### What you will do:
Please copy the lines below exactly, from the first one through the line showing "Standing vote fraction: 94%.".

### Material supplied:
=== Begin Enclosure ===

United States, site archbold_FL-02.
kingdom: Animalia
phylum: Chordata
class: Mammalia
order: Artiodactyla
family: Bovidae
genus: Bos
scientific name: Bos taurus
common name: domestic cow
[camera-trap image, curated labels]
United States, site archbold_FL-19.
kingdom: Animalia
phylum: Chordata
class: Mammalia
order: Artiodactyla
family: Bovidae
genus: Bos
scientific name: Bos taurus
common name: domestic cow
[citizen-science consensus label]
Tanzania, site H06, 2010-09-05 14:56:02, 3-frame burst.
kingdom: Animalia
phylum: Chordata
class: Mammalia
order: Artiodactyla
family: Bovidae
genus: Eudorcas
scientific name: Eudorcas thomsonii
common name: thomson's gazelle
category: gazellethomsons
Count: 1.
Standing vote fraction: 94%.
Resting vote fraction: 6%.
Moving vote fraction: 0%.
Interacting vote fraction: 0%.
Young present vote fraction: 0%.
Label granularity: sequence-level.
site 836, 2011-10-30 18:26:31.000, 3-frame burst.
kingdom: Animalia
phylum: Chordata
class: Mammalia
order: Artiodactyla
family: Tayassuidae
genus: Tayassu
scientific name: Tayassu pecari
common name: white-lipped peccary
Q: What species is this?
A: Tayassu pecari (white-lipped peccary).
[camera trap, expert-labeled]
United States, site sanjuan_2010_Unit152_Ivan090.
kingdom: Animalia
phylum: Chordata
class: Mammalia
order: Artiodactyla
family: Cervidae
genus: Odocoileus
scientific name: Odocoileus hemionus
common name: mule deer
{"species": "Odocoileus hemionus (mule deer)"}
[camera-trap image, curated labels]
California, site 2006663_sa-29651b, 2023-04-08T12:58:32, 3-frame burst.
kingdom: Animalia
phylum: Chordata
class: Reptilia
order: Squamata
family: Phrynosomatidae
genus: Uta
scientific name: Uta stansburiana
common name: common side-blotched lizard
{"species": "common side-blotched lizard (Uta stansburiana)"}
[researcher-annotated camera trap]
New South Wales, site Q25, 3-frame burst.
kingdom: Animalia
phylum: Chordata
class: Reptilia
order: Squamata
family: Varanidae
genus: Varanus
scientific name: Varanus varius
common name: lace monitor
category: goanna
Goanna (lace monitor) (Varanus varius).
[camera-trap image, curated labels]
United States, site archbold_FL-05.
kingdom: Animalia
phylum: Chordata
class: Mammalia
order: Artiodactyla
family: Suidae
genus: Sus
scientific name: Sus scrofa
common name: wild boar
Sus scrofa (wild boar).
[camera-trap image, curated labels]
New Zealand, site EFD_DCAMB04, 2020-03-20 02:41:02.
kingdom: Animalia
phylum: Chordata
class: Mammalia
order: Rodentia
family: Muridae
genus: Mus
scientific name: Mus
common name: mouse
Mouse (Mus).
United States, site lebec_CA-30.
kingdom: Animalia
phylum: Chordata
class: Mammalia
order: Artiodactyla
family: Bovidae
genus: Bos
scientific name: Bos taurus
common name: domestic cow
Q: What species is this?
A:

=== End Enclosure ===

### Task solution:
United States, site archbold_FL-02.
kingdom: Animalia
phylum: Chordata
class: Mammalia
order: Artiodactyla
family: Bovidae
genus: Bos
scientific name: Bos taurus
common name: domestic cow
[camera-trap image, curated labels]
United States, site archbold_FL-19.
kingdom: Animalia
phylum: Chordata
class: Mammalia
order: Artiodactyla
family: Bovidae
genus: Bos
scientific name: Bos taurus
common name: domestic cow
[citizen-science consensus label]
Tanzania, site H06, 2010-09-05 14:56:02, 3-frame burst.
kingdom: Animalia
phylum: Chordata
class: Mammalia
order: Artiodactyla
family: Bovidae
genus: Eudorcas
scientific name: Eudorcas thomsonii
common name: thomson's gazelle
category: gazellethomsons
Count: 1.
Standing vote fraction: 94%.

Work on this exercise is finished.